For the past few months, whenever the subject of votes for sixteen-year-olds has come up, I’ve been one of the people turned to. I’m seventeen, so I couldn’t vote in the General Election, but I was sixteen at the time of the Referendum so did vote then. If I hadn’t had the opportunity to vote, I don’t know if I’d have become interested enough in politics during the GE to join in May. I have told Tim Farron this, and he has repeated my words almost exactly in the Q&A at Federal Conference. I am satisfied that there will not be another election that affects me that I won’t be able to vote in.

So, although I’m not eighteen until February, I figured this was an end to it. Then I moved into Glasgow. It’s only been a problem twice, but it’s just been loaded with irony. I can’t get into places. The first time was the Dialectics pub crawl and I tried to get into Oran Mor at about midnight. I got back to my flat that night and one of my flatmates – also seventeen – was surprised that I didn’t know under-eighteens couldn’t get into pubs after ten. The very fact that I didn’t even know this should have been a clue that I’m not likely to cause trouble in a pub.

The second time was tonight (Halloween). I went to pre-drinks at a flat shared by a couple of debaters (where I didn’t actually drink) then we headed down to Hive, which is the nightclub attached to the Glasgow University Union. Waited in the queue, dressed as a Power Ranger, then when I got to the front was told that I couldn't get in tonight.
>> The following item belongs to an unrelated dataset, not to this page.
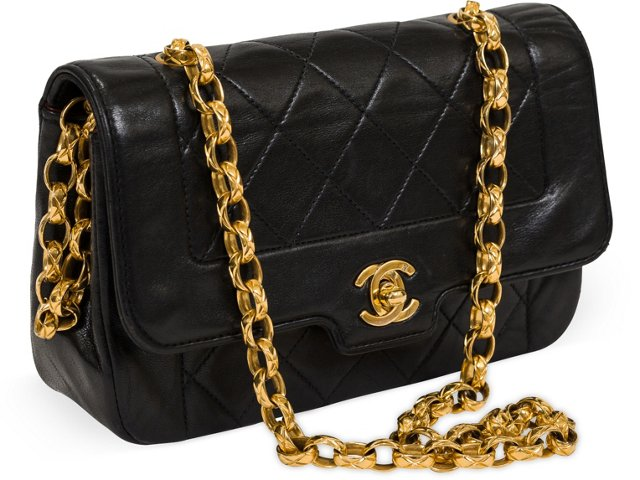 Chanel Black Mini Evening Bag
Over eighteens only. Despite the fact that I got in on Thursday and am quite possibly the most sober teenager in the entire city?

On the way home (I didn’t really feel like going anywhere else), I thought about these two things that I’m three months too young to do. The main reason usually given for the voting age is that under eighteens can’t be trusted to be responsible enough to vote with a level head. So, does that mean the reason I can’t go into a nightclub is that I can’t be trusted to be responsible? I really don’t think anyone is going to Hive tonight with the intention of being responsible.


Does it mean nothing to anyone that the thing I’ve always complained about not being able to do is vote? I was out canvassing in Blantyre this afternoon. I am educated about politics. It makes no sense that adults who vote Labour because their parents voted Labour should get to vote and I don’t. There is nothing wrong with not paying attention to politics, and there is nothing wrong with drinking, but I read about politics every day and the most I’ve ever drank is two sips of whatever Doug had on Thursday. I should be allowed to vote, and I should be allowed into Hive.